Glenn Hockett, spokesman for the Gallatin Wildlife Association, said the station may have been needed in the past. But after more than 80 years he said there’s little research value. He called the station a prime candidate for elimination in tough budget times.
“They haven’t said anything compelling as to why they have to do this research in primary grizzly bear and bighorn sheep habitat at taxpayer’s expense,” he said. “If we’re looking to cut the federal government, this is a place that serves a very small clientele.”
The station has been conducting an environmental impact study on its management. The move was forced when a pair of environmental groups sued in federal court, arguing the station has never conducted a thorough analysis of its impact on the land as required by the National Environmental Policy Act. A judge ruled in favor of the groups.
A draft study was completed this year and the agency’s preferred alternative was to continue using all its pastures.
That has drawn criticism from not only environmentalists, but also several surrounding federal land agencies and the Montana Department of Fish, Wildlife and Parks.

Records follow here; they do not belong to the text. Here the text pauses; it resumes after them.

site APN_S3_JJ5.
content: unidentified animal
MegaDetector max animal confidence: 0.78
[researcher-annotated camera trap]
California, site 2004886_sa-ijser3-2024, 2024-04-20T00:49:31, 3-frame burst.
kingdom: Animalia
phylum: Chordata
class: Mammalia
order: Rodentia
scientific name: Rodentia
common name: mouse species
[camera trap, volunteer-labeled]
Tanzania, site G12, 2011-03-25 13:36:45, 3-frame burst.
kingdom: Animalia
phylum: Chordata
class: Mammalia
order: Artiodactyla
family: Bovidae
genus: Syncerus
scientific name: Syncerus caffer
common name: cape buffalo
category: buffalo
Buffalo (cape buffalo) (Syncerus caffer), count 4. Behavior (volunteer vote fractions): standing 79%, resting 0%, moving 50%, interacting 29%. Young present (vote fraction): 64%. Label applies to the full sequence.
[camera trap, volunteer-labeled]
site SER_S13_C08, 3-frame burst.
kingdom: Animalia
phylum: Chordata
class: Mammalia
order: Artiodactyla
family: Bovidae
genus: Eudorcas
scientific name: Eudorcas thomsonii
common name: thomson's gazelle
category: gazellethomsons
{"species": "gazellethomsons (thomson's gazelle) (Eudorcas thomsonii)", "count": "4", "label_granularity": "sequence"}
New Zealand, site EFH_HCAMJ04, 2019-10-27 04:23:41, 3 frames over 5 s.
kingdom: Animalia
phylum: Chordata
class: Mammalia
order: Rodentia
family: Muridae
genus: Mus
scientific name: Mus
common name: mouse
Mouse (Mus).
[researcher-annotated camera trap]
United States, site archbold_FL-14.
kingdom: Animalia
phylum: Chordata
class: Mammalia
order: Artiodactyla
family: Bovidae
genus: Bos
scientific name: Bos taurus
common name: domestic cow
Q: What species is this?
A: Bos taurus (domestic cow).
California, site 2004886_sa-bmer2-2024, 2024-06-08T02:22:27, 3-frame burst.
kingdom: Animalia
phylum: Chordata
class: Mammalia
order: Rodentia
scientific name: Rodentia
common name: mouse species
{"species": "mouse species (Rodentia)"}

Tim Bozorth, Dillon BLM manager, said the station is strong grizzly habitat. He added that the Forest Service in recent years has retired roughly 20 sheep grazing allotments around Yellowstone to give grizzlies more room to roam.
“The grizzly bear primary conservation area borders the sheep station, so while they’re not technically required to follow everything in the grizzly bear recovery strategy, they are a USDA cooperating agency,” Bozorth said.
Bozorth in comments on the station requested that all the allotments in the Centennials be retired. He said the station could cut its herd by 20 percent and graze them on the lower pastures while still doing effective research and keeping them out of the best grizzly habitat.
The Montana Department of Fish, Wildlife and Parks also urged the retirement of the higher pastures to protect grizzlies, wolves and bighorns.
“The lack of domestic sheep in these areas would eliminate the potential for contact between domestic sheep and bighorns and the subsequent risk of disease transmission,” Pat Flowers, FWP Bozeman regional manager, said in a letter.
Brown, however, said only one bear has been killed by U.S. Wildlife Services there after it got into trouble with sheep in recent years. The bigger impediment for grizzlies to move west is near Monida, he said.
He noted that wolves are no longer endangered and can survive in all kinds of habitats. And Brown said MSGA supports research to determine whether domestic sheep transmit diseases to bighorns, as well as work to develop a vaccine for pneumonia, a fatal disease for bighorns. Brown added federal lands still have a multiple use mission and grazing fits into that.
“We don’t see why it’s absolutely required that they put bighorn sheep in a place where domestic sheep have historically operated,” he said.